Liu created FLINK-39267:
---------------------------
Summary: Support dynamically updating checkpoint configuration at
runtime via REST API
Key: FLINK-39267
URL: https://issues.apache.org/jira/browse/FLINK-39267
Project: Flink
Issue Type: Improvement
Components: Runtime / Checkpointing
Reporter: Liu
### Motivation
Currently, checkpoint configuration parameters such as
`execution.checkpointing.timeout` are fixed at job submission time and cannot
be changed without restarting the job. This creates operational pain in several
real-world scenarios:
**Scenario 1: Resolving consecutive checkpoint timeout failures**
When a job experiences consecutive checkpoint timeout failures (e.g., due to
state growth or temporary I/O slowdowns), users often urgently need a
successful checkpoint for:
- Committing offsets in exactly-once sinks (e.g., Kafka transactions)
- Performing job rescaling (which requires a recent checkpoint/savepoint)
- Preventing job failure when
`execution.checkpointing.tolerable-failed-checkpoints` is exceeded
The current workaround — stop-with-savepoint → modify config → restart —
introduces significant downtime and is impractical when the checkpoint itself
is failing.
**Scenario 2: Adapting to changing workload characteristics**
Long-running streaming jobs may experience varying checkpoint durations across
different time periods (e.g., peak vs. off-peak hours, backlog processing vs.

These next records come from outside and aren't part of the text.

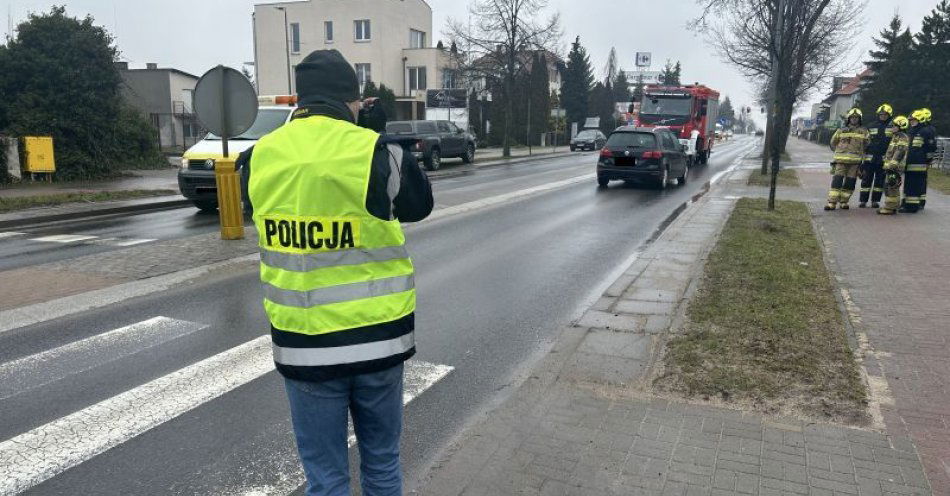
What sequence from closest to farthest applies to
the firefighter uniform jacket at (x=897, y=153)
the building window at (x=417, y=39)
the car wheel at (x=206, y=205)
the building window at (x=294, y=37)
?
1. the firefighter uniform jacket at (x=897, y=153)
2. the car wheel at (x=206, y=205)
3. the building window at (x=294, y=37)
4. the building window at (x=417, y=39)

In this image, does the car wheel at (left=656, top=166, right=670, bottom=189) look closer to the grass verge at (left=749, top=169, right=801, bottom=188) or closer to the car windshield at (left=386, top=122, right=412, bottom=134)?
the grass verge at (left=749, top=169, right=801, bottom=188)

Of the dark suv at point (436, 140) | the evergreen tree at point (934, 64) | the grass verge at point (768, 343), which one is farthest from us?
the evergreen tree at point (934, 64)

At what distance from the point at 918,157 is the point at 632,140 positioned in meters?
7.25

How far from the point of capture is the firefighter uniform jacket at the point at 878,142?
13.8 m

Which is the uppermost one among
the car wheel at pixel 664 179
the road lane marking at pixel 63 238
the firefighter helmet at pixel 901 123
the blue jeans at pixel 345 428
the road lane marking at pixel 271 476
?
the firefighter helmet at pixel 901 123

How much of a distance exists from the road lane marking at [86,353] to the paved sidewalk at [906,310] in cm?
521

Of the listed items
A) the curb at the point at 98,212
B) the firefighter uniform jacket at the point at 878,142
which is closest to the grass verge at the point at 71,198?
the curb at the point at 98,212

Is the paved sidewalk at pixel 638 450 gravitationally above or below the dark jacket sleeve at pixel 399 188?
below

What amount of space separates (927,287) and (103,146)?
19803mm

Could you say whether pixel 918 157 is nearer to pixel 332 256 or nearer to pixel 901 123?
pixel 901 123

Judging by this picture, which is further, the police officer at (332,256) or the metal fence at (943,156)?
the metal fence at (943,156)

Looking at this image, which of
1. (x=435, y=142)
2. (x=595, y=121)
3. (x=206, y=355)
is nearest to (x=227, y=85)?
(x=206, y=355)

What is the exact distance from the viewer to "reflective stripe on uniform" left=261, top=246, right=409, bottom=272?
7.57ft

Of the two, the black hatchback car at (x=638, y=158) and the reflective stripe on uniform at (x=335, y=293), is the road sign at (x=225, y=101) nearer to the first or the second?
the reflective stripe on uniform at (x=335, y=293)
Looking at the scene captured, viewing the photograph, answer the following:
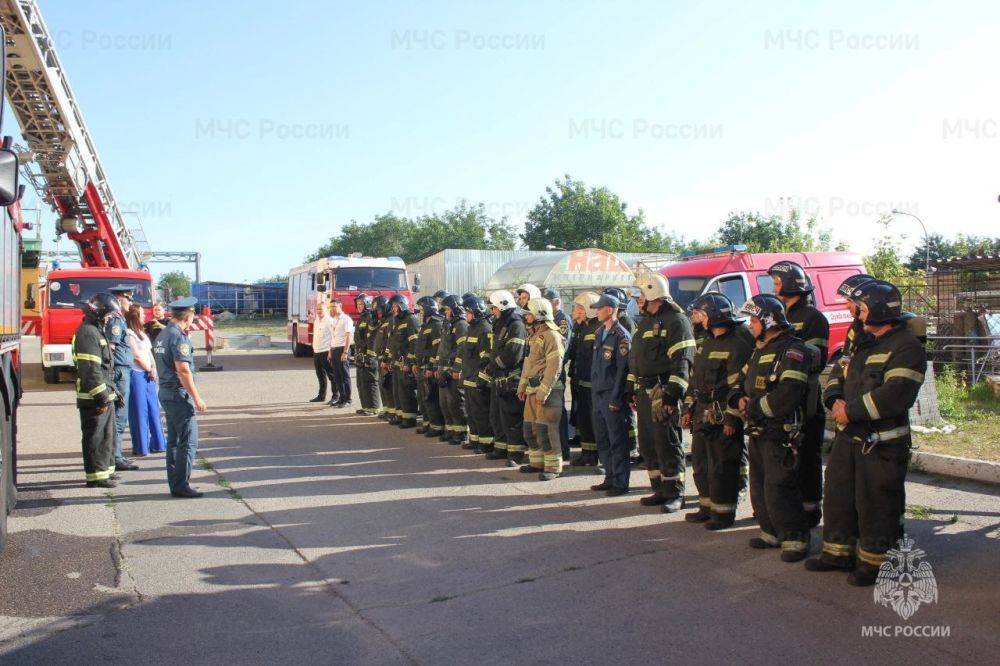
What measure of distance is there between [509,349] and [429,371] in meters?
2.35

normal processing). A static timeout value forces users to choose between:
- A large timeout that delays failure detection when checkpoints are truly stuck
- A small timeout that causes unnecessary failures during legitimate slow
checkpoints
**Scenario 3: Avoiding wasted checkpoint work (Future Phase)**
When a checkpoint has completed 80%+ of task acknowledgements but is about to
expire, all the snapshot I/O work is wasted. Dynamically extending the timeout
could save significant cluster resources. This is proposed as a future
enhancement (see "Phased Approach" below).
### Phased Approach
This improvement is designed to be implemented incrementally:
**Phase 1 (This Issue): Dynamic checkpoint timeout**
- Change `CheckpointCoordinator.checkpointTimeout` from `final` to `volatile`.
- Add a setter method to update the timeout at runtime.
- Expose a new REST API endpoint for runtime configuration updates.
- The new timeout takes effect for the **next** triggered checkpoint. Already
in-flight checkpoints (whose `CheckpointCanceller` has been scheduled) are not
affected.
- This follows the same design pattern as `setIsProcessingBacklog()`
(FLIP-309), which dynamically switches checkpoint intervals at runtime without
affecting in-flight checkpoints.
**Phase 2 (Follow-up): Additional checkpoint parameters**
- Extend the REST API to support dynamically updating other checkpoint
configuration parameters, such as `checkpointInterval` and
`minPauseBetweenCheckpoints`, following the same pattern.
**Phase 3 (Future): Timeout extension for in-flight checkpoints**
- Reschedule the `CheckpointCanceller` for pending checkpoints when timeout is
updated, so that the new timeout also applies to currently running checkpoints.
- This requires modifying `PendingCheckpoint` to support resetting its
canceller handle (currently `setCancellerHandle()` throws
`IllegalStateException` if called twice).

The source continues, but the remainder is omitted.